Encyclopedia of Oklahoma History and Culture. Oklahoma Historical Society. Diarsipkan dari varian bersih terlepas 2013-05-27. Diakses tanggal
2013-09-16
.
-
^
Stokstad, Marilyn (2005).
Medieval Castles. Greenwood Publishing Group. ISBN 0313325251.
-
^
Sexton, R.J. (2000). “Industrialization and Consolidation in the US Food Sector: Implications for Competition and Welfare”.

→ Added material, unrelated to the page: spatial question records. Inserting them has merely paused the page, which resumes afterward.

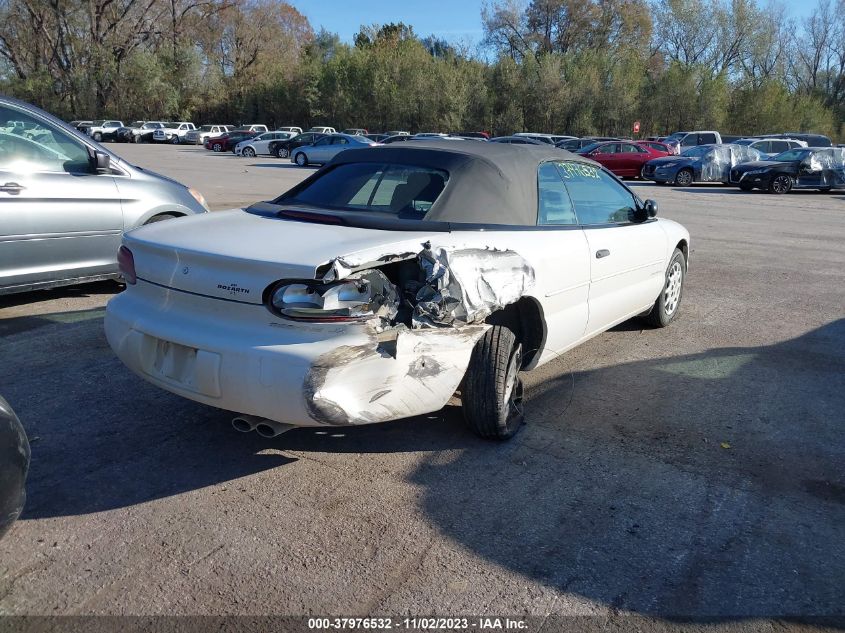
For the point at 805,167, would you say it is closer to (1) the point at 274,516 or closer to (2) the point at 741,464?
(2) the point at 741,464

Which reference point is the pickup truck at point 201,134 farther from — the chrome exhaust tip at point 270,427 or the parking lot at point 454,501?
the chrome exhaust tip at point 270,427

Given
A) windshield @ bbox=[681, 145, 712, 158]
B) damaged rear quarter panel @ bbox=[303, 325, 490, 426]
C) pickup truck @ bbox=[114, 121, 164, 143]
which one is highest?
pickup truck @ bbox=[114, 121, 164, 143]

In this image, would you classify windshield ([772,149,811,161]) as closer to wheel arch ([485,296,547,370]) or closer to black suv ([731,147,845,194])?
black suv ([731,147,845,194])

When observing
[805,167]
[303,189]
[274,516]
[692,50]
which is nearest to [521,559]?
[274,516]

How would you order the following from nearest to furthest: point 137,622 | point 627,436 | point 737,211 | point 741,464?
point 137,622, point 741,464, point 627,436, point 737,211

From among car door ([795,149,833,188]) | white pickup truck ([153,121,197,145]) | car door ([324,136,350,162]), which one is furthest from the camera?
white pickup truck ([153,121,197,145])

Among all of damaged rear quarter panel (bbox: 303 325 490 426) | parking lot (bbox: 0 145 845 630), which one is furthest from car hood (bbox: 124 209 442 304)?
parking lot (bbox: 0 145 845 630)

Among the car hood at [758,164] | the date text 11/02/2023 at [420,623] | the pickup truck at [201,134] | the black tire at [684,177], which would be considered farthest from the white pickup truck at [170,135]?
the date text 11/02/2023 at [420,623]

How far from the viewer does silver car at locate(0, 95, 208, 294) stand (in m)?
5.87

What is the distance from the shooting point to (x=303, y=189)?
4.71m

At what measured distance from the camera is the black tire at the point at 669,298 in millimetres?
6164

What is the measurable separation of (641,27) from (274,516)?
239 feet

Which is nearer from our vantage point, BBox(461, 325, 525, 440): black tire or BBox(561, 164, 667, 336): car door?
BBox(461, 325, 525, 440): black tire

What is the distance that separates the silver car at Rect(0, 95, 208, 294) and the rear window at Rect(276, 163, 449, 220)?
2.55 m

American Journal of Agricultural Economics.
82
(5): 1087–1104. doi:10.1111/0002-9092.00106.
-
^
Novalius, Feby (8 Januari 2019). “Digitalisasi Pertanian Mampu Tingkatkan Produksi setakat Tekan Biaya Pemasaran”.
Okezone
. Diakses tanggal
12 Oktober
2020.
-
^
Peter J. Lloyd, Johanna L. Croser, Kym Anderson (March 2009). “How Do Agricultural Policy Restrictions to Global Trade and Welfare Differ Across Commodities”
(PDF).
Policy Research Working Paper #4864. The World Bank. hlm. 2–3. Diakses tanggal
2013-04-16
.
-
^
Kym Anderson and Ernesto Valenzuela (April 2006). “Do Mendunia Trade Distortions Still Harm Developing Country Farmers?”
(PDF).
World Bank Policy Research Working Paper 3901. World Bank. hlm. 1–2. Diakses tanggal
2013-04-16
.
-
^
Peter J. Lloyd, Johanna L. Croser, Kym Anderson (March 2009). “How Do Agricultural Policy Restrictions to Global Trade and Welfare Differ Across Commodities”
(PDF).
Policy Research Working Paper #4864. The World Bank. hlm. 21. Diakses sungkap
2013-04-16
.
-
^
Glenys Kinnock (24 May 2011). “America’s $24bn subsidy damages developing world cotton farmers”. The Guardian. Diakses tanggal
2013-04-16
.
-
^
“Agriculture’s Bounty”
(PDF). May 2013. Diakses sungkap
2013-08-19
.
Pranala asing
[sunting
|
sunting sumber]
-
(Indonesia)
Departemen Pertanian Republik Indonesia Diarsipkan 2007-02-03 di Wayback Machine. -
(Inggris)
Organisasi Alas dan Pertanian PBB -
(Inggris)
Departemen Pertanian AS Diarsipkan 2008-07-08 di Wayback Machine.